# [Required work]
Extract each line of the material that follows exactly and omit its pictures.

# [Records provided]
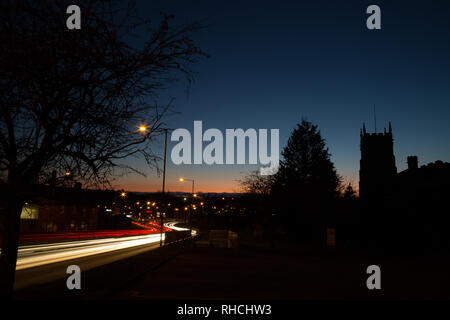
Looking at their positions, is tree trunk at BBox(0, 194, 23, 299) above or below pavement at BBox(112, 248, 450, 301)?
above

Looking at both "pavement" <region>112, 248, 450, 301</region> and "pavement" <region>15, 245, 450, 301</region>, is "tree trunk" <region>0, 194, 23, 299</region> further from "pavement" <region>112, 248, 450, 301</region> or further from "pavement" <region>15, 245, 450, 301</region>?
"pavement" <region>112, 248, 450, 301</region>

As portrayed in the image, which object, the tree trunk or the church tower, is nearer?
the tree trunk

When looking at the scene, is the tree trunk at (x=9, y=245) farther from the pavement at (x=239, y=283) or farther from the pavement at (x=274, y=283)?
the pavement at (x=274, y=283)

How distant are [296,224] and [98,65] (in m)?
34.7

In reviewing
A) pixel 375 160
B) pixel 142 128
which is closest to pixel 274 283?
pixel 142 128

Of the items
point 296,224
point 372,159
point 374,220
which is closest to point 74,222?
point 296,224

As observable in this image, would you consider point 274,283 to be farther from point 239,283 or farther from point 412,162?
point 412,162

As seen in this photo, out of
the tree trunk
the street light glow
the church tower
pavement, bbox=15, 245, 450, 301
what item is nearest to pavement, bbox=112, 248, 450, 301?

# [Result of this task]
Looking at their positions, is tree trunk at BBox(0, 194, 23, 299) above or below pavement at BBox(112, 248, 450, 301)?
above

Looking at both "pavement" <region>112, 248, 450, 301</region> and "pavement" <region>15, 245, 450, 301</region>, is "tree trunk" <region>0, 194, 23, 299</region> further from "pavement" <region>112, 248, 450, 301</region> or further from "pavement" <region>15, 245, 450, 301</region>?
"pavement" <region>112, 248, 450, 301</region>

As portrayed in the image, which object, the tree trunk or the church tower, is nearer?
the tree trunk

When looking at the scene, is the tree trunk at (x=9, y=245) farther from the pavement at (x=239, y=283) or farther from the pavement at (x=274, y=283)?
the pavement at (x=274, y=283)

How distant are [296,224] and [98,65] (in m)?
34.7

In reviewing
A) pixel 375 160
B) pixel 142 128
which is closest to pixel 274 283?
pixel 142 128

Of the items
point 296,224
point 372,159
point 374,220
which is closest to point 74,222?
point 296,224

As observable in this image, would you consider point 274,283 to be farther from point 239,283 or farther from point 412,162?
point 412,162

As seen in this photo, out of
the tree trunk
the street light glow
the church tower
pavement, bbox=15, 245, 450, 301
what item is nearest to pavement, bbox=112, 248, 450, 301?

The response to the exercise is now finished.